• **Problem to solve**
Write out the section of the Berkeley T60 passage below, word for word, from "When I was sixteen, in" up to and including "scrape it up.".

• **Selected text**
____
This must have been the winter of 1970 / 1971 around the time of UK decimalisation. Sweet sixteen, in the snow outside my parent's house in Maidstone, wearing my first leather jacket (still got it) and Dad's old RAF boots. My first ever car was this 1960 Berkeley T60. In those days you could drive a 3-wheeler on a bike license at age 16 and even (kind-of) get away with driving it alone as a learner by sticking a kitchen stool on the passenger seat so you couldn't take a passenger. (We had some fold-up kitchen stools at the time...wink, wink).

The range of Berkeley cars was a collaboration between designer Lawrie Bond and Berkeley Coachworks who were one of the largest manufacturers of caravans in Europe. It was an ideal project for Berkeley, who had developed considerable skills in the use of Glass Reinforced Plastic(GRP), and were looking for something to fill the gaps in the seasonal caravan market. What they wanted to build was "a car good enough to win World 750cc races... but cheap, safe, easily repairable and pretty'. The collaboration lasted only four years between 1956 and 1960 during which time around 4100 cars were made, of which 1600 were T60's

When I was sixteen, in 1970, there were still quite a few around - two of my friends had one. I can clearly remember first seeing this one at a petrol station on my way home from work and asking the owner if he wanted to sell it. He did - and £100 soon changed hands. Now, for an apprentice earning around £6 a week, £100 was a lot of wedge, but I was starting to earn a few quid with my first working band, 'HYDE' so I guess I must have sold something and somehow manage to scrape it up.
____
• **Material provided**
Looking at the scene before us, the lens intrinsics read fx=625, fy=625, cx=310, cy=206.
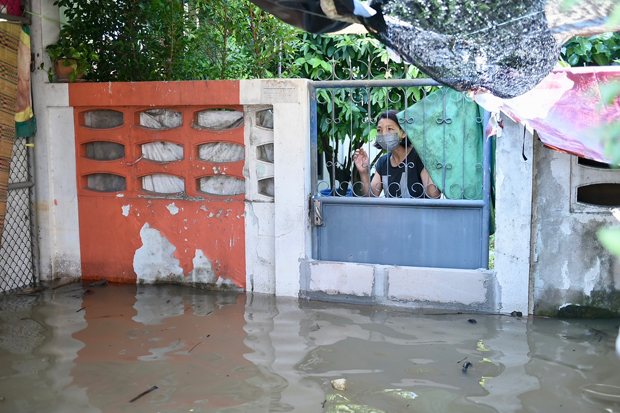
____
• **Task output**
When I was sixteen, in 1970, there were still quite a few around - two of my friends had one. I can clearly remember first seeing this one at a petrol station on my way home from work and asking the owner if he wanted to sell it. He did - and £100 soon changed hands. Now, for an apprentice earning around £6 a week, £100 was a lot of wedge, but I was starting to earn a few quid with my first working band, 'HYDE' so I guess I must have sold something and somehow manage to scrape it up.